#### [WRITTEN PROBLEM]
Copy out the material below, swapping "wooden post" for "timber post" and keeping everything else the same.

## START

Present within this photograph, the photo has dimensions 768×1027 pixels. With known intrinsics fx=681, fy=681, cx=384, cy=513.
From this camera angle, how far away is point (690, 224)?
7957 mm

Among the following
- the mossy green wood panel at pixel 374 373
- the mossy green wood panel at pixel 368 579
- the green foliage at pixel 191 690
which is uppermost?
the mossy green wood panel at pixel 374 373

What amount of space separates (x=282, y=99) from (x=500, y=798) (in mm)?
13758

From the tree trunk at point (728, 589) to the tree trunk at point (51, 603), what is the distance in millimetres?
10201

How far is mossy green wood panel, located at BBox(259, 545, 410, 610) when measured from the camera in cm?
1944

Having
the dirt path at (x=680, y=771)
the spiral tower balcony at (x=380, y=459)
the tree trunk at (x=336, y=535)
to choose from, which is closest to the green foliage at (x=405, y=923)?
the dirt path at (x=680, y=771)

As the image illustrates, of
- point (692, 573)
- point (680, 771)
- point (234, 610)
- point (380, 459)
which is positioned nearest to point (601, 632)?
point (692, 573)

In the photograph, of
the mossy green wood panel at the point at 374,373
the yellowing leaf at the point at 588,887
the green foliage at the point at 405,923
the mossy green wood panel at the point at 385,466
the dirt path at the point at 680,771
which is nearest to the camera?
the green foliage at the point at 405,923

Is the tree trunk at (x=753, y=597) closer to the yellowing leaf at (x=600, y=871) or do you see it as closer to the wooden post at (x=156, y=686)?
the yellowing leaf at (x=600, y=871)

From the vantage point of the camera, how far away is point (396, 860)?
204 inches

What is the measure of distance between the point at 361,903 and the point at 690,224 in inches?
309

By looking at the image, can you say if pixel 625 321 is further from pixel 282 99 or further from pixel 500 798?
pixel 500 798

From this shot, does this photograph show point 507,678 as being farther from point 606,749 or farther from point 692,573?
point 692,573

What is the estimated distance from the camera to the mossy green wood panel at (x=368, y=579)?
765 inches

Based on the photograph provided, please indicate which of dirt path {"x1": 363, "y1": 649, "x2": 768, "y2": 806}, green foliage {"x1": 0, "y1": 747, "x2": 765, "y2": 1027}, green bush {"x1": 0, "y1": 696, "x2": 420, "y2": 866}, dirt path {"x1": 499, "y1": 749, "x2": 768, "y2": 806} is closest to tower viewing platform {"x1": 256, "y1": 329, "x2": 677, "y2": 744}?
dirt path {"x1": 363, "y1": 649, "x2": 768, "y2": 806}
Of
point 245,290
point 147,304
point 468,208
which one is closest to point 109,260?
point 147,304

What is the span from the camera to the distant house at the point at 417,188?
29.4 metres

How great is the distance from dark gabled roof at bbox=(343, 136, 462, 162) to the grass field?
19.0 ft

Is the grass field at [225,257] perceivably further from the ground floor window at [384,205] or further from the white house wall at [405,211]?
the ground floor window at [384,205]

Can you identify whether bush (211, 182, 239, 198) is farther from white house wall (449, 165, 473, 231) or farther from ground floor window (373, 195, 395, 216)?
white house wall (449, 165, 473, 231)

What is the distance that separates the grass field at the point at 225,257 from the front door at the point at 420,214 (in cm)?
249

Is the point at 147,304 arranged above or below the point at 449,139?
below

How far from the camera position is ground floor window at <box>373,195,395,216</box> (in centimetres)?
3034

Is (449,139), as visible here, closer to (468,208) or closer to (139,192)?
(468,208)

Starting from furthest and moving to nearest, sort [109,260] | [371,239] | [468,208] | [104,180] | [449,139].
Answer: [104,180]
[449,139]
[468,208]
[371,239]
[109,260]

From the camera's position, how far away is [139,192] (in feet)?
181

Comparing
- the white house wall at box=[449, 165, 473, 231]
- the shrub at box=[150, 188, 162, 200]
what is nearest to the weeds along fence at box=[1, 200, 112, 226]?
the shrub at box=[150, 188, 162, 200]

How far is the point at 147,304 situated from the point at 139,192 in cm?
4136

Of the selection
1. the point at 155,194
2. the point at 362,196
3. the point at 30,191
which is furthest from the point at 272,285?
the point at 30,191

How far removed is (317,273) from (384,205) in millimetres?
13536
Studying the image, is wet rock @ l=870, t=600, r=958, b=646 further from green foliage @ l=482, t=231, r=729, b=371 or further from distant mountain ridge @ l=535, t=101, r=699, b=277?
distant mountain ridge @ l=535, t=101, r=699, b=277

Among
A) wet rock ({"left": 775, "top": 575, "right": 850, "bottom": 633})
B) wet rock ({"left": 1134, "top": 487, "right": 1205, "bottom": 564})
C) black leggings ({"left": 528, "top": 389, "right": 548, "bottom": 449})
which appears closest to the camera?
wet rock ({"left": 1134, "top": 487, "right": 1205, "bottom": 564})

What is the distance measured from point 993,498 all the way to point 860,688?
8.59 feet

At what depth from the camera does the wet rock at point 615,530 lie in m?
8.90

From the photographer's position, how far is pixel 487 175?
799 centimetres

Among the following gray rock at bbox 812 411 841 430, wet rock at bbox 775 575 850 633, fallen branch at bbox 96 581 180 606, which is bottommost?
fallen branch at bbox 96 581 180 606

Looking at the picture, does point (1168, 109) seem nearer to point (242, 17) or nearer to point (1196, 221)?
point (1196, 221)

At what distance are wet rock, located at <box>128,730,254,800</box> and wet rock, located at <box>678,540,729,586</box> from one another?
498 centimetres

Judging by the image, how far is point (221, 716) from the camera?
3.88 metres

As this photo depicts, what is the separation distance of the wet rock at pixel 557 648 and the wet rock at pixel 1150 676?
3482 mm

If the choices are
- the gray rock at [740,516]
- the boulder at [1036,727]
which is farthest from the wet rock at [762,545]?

## END

#### [ANSWER IN FULL]
Present within this photograph, the photo has dimensions 768×1027 pixels. With known intrinsics fx=681, fy=681, cx=384, cy=513.
From this camera angle, how far away is point (690, 224)?
7957 mm

Among the following
- the mossy green wood panel at pixel 374 373
- the mossy green wood panel at pixel 368 579
- the green foliage at pixel 191 690
which is uppermost?
the mossy green wood panel at pixel 374 373

What amount of space separates (x=282, y=99) from (x=500, y=798) (in mm)?
13758

From the tree trunk at point (728, 589) to the tree trunk at point (51, 603), what is the distance in millimetres?
10201

How far is mossy green wood panel, located at BBox(259, 545, 410, 610) when measured from the camera in cm?
1944

Having
the dirt path at (x=680, y=771)
the spiral tower balcony at (x=380, y=459)
the tree trunk at (x=336, y=535)
to choose from, which is closest to the green foliage at (x=405, y=923)?
the dirt path at (x=680, y=771)

As the image illustrates, of
- point (692, 573)
- point (680, 771)
- point (234, 610)
- point (380, 459)
which is positioned nearest to point (601, 632)?
point (692, 573)

In the photograph, of
the mossy green wood panel at the point at 374,373
the yellowing leaf at the point at 588,887
the green foliage at the point at 405,923
the mossy green wood panel at the point at 385,466
the dirt path at the point at 680,771
which is nearest to the camera?
the green foliage at the point at 405,923

Is the tree trunk at (x=753, y=597) closer to the yellowing leaf at (x=600, y=871) or do you see it as closer to the timber post at (x=156, y=686)?
the yellowing leaf at (x=600, y=871)

From the vantage point of the camera, how far away is point (396, 860)?
204 inches

What is the measure of distance between the point at 361,903 and the point at 690,224 in inches?
309

By looking at the image, can you say if pixel 625 321 is further from pixel 282 99 or further from pixel 500 798?
pixel 500 798

From this shot, does this photograph show point 507,678 as being farther from point 606,749 or farther from point 692,573?
point 692,573

What is the estimated distance from the camera to the mossy green wood panel at (x=368, y=579)?
765 inches

Based on the photograph provided, please indicate which of dirt path {"x1": 363, "y1": 649, "x2": 768, "y2": 806}, green foliage {"x1": 0, "y1": 747, "x2": 765, "y2": 1027}, green bush {"x1": 0, "y1": 696, "x2": 420, "y2": 866}, dirt path {"x1": 499, "y1": 749, "x2": 768, "y2": 806} is closest to tower viewing platform {"x1": 256, "y1": 329, "x2": 677, "y2": 744}?
dirt path {"x1": 363, "y1": 649, "x2": 768, "y2": 806}
Of
point 245,290
point 147,304
point 468,208
which one is closest to point 109,260?
point 147,304

What is the span from the camera to the distant house at the point at 417,188?
29.4 metres

How great is the distance from dark gabled roof at bbox=(343, 136, 462, 162) to the grass field?
19.0 ft

Is the grass field at [225,257] perceivably further from the ground floor window at [384,205] or further from the white house wall at [405,211]?
the ground floor window at [384,205]

Can you identify whether bush (211, 182, 239, 198) is farther from white house wall (449, 165, 473, 231) or farther from ground floor window (373, 195, 395, 216)?
white house wall (449, 165, 473, 231)

What is the distance that separates the grass field at the point at 225,257 from the front door at the point at 420,214 (in cm)?
249

Is the point at 147,304 arranged above or below the point at 449,139?
below

How far from the camera position is ground floor window at <box>373,195,395,216</box> (in centimetres)?
3034

Is (449,139), as visible here, closer to (468,208) or closer to (139,192)?
(468,208)

Starting from furthest and moving to nearest, sort [109,260] | [371,239] | [468,208] | [104,180] | [449,139].
Answer: [104,180]
[449,139]
[468,208]
[371,239]
[109,260]

From the camera's position, how far away is [139,192] (in feet)?
181

Comparing
- the white house wall at box=[449, 165, 473, 231]
- the shrub at box=[150, 188, 162, 200]
what is nearest to the weeds along fence at box=[1, 200, 112, 226]?
the shrub at box=[150, 188, 162, 200]

How far is the point at 147,304 situated from the point at 139,192 in cm?
4136

Of the selection
1. the point at 155,194
2. the point at 362,196
3. the point at 30,191
which is furthest from the point at 272,285?
the point at 30,191

How far removed is (317,273) from (384,205) in millimetres?
13536
Studying the image, is wet rock @ l=870, t=600, r=958, b=646 further from green foliage @ l=482, t=231, r=729, b=371 or further from distant mountain ridge @ l=535, t=101, r=699, b=277?
distant mountain ridge @ l=535, t=101, r=699, b=277

Among
A) wet rock ({"left": 775, "top": 575, "right": 850, "bottom": 633})
B) wet rock ({"left": 1134, "top": 487, "right": 1205, "bottom": 564})
C) black leggings ({"left": 528, "top": 389, "right": 548, "bottom": 449})
which appears closest to the camera?
wet rock ({"left": 1134, "top": 487, "right": 1205, "bottom": 564})

What is the distance measured from point 993,498 all the way to point 860,688?
8.59 feet

At what depth from the camera does the wet rock at point 615,530 lie in m?
8.90

From the photographer's position, how far is pixel 487 175?
799 centimetres

Among the following gray rock at bbox 812 411 841 430, wet rock at bbox 775 575 850 633, fallen branch at bbox 96 581 180 606, which is bottommost?
fallen branch at bbox 96 581 180 606

Looking at the picture, does point (1168, 109) seem nearer to point (242, 17) or nearer to point (1196, 221)?
point (1196, 221)

At what distance are wet rock, located at <box>128,730,254,800</box> and wet rock, located at <box>678,540,729,586</box> from one another?
498 centimetres

Judging by the image, how far is point (221, 716) from the camera?
3.88 metres

As this photo depicts, what is the separation distance of the wet rock at pixel 557 648 and the wet rock at pixel 1150 676?
3482 mm

If the choices are
- the gray rock at [740,516]
- the boulder at [1036,727]
which is farthest from the wet rock at [762,545]?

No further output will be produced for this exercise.